W. N. Balcombe fit suivre la supériorité de sa race : « Le Français est frivole, l’Anglais ne prend pas le champagne pour rire, avec les douceurs, mais au commencement du repas. Son palais, reposé, ne se trompe pas. Il lui faut un bon vin. » [...]

W. N. Balcombe demanda au mois de juin l’expédition sur Londres d’une première fraction de dix mille bouteilles de sa cuvée réservée. Droites dans les paniers à six cases, elles arrivaient au jour, salies par cinq ans de ténèbres. [...]

Les habilleuses travaillaient à califourchon, à deux en vis-à-vis, la colle et les feuilles d’étain à trente-deux francs (93 euros 2004) le mille, posées entre elles. [...] Elles appuyaient le culot sur leur ventre protégé par un coussinet de jute. Maniant quinze cents bouteilles par jour, elles pressaient autant de fois sur leur sexe et trouvaient à cette posture d’onaniste la possibilité de supprimer les grossesses jusqu’au moment où elles passaient s’asseoir plus convenablement à la fabrication des muselets ou au marquage à feu des bouchons.

M. Hartmann avait dû défendre sa marque contre les imitateurs. Un négociant avisé s’associa un commis nommé Hartman, pour user de son nom sur des bouteilles achetées un franc cinquante aux fabricants d’Épernay qui habillaient leurs produits à toutes marques.

Hartman ne connaissait ni vignes ni caves ; il vendait deux syllabes sur du papier doré.

Hartmann, avec deux "n", plaida, obtint l’obligation pour Hartman, un "n", de s’annoncer "Maison fondée en 1902".
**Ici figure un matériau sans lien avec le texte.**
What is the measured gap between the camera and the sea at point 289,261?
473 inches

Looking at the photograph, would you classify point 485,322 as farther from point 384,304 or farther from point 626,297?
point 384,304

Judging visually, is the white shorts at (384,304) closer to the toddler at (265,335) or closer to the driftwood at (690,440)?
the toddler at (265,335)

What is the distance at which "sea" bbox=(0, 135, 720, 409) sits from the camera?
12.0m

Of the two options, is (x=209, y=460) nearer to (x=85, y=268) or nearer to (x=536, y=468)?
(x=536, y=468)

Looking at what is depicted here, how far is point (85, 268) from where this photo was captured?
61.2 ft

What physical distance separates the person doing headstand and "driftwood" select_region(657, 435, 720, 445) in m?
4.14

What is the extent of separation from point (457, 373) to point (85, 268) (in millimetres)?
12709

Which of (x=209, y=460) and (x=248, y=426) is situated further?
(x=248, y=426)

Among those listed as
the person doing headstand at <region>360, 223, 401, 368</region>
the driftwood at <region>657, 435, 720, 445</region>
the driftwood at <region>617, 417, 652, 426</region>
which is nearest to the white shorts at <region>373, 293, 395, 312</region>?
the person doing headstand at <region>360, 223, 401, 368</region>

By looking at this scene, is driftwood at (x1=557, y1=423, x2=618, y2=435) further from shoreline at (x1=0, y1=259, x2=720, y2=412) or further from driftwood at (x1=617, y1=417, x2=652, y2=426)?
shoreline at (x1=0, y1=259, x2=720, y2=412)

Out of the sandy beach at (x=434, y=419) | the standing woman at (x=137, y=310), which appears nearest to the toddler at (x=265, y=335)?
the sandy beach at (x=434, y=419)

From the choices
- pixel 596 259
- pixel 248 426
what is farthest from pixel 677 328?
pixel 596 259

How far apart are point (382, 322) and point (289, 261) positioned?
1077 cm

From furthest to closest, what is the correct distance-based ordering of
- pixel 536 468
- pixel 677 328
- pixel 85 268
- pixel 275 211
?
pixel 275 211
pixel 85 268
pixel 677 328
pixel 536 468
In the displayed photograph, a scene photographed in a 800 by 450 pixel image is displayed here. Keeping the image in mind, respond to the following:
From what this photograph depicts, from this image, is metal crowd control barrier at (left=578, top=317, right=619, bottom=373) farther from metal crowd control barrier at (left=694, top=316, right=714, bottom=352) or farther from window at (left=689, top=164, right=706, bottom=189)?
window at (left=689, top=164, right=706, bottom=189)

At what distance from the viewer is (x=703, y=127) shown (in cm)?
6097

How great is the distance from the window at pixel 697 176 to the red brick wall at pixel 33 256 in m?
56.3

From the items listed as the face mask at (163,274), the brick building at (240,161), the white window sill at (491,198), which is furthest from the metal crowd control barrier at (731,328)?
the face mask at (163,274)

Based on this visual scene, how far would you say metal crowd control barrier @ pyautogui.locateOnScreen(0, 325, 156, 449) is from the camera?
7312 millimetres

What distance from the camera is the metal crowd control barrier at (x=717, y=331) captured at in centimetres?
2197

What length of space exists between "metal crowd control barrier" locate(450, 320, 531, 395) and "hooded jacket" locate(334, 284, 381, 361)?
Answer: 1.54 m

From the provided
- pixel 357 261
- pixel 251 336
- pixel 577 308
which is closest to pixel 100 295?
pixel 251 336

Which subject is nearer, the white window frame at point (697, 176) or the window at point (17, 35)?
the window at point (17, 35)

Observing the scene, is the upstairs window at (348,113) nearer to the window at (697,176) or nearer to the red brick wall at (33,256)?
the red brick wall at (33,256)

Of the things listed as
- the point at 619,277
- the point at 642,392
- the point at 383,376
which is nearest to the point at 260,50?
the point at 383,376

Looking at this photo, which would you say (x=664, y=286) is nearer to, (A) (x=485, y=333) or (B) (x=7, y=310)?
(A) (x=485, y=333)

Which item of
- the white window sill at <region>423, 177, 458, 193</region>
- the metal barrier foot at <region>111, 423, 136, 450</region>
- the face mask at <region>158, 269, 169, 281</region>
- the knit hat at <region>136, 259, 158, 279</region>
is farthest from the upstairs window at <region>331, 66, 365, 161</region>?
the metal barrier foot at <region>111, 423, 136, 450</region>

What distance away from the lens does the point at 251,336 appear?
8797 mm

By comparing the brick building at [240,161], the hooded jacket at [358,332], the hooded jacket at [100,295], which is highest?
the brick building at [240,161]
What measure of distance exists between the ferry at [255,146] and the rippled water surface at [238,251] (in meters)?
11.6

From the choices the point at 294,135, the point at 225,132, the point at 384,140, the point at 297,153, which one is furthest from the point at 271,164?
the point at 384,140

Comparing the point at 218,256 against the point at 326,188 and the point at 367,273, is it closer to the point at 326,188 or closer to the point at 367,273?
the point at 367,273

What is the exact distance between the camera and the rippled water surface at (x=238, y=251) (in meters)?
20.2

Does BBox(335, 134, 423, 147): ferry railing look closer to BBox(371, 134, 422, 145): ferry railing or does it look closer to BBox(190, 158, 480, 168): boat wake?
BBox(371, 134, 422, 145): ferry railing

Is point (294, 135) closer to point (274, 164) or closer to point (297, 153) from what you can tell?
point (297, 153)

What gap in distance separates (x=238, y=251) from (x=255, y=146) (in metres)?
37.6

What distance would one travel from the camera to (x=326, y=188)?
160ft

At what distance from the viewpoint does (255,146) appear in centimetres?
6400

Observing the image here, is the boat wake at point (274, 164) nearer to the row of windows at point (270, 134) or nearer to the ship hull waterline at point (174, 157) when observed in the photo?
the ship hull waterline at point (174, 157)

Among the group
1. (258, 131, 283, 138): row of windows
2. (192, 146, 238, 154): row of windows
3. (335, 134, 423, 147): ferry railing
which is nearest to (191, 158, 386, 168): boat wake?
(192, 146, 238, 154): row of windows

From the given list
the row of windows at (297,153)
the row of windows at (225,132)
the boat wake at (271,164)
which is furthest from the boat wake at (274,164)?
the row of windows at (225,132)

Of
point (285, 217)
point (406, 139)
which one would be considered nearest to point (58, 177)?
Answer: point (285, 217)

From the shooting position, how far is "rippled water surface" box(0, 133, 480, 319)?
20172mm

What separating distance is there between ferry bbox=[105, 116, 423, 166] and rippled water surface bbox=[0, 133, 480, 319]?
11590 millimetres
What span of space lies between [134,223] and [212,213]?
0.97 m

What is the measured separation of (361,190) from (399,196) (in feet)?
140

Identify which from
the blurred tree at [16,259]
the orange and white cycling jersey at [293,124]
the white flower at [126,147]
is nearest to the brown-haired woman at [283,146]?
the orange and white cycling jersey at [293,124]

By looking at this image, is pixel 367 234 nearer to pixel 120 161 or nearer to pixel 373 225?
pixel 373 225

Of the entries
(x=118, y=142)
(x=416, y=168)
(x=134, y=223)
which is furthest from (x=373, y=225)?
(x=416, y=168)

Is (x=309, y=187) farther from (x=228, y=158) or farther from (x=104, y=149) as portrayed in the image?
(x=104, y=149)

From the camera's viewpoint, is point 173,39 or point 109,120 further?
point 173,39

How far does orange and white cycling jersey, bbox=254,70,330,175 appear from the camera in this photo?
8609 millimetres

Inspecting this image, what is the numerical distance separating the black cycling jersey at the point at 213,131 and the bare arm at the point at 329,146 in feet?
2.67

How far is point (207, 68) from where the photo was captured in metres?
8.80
Hartman n’en fit pas de plus mauvaises affaires. Il plaçait beaucoup à Paris dans les établissements de nuit qui subventionnent les courtisanes racoleuses du client capable d’étancher leur soif de grand cru. On leur versait, par confusion du nom célèbre, la tisane Hartman payée trois francs (9 euros 2004) et revendue dix-huit à ces hommes soûls, ce qui était de plus grand bénéfice que de compter vingt le Hartmann authentique acheté neuf francs (26 euros 2004).

Hartman cacha une pièce de cinquante centimes sous ses capsules et confia ce secret aux garçons. Sa vente monta en un an à cinq cent mille bouteilles.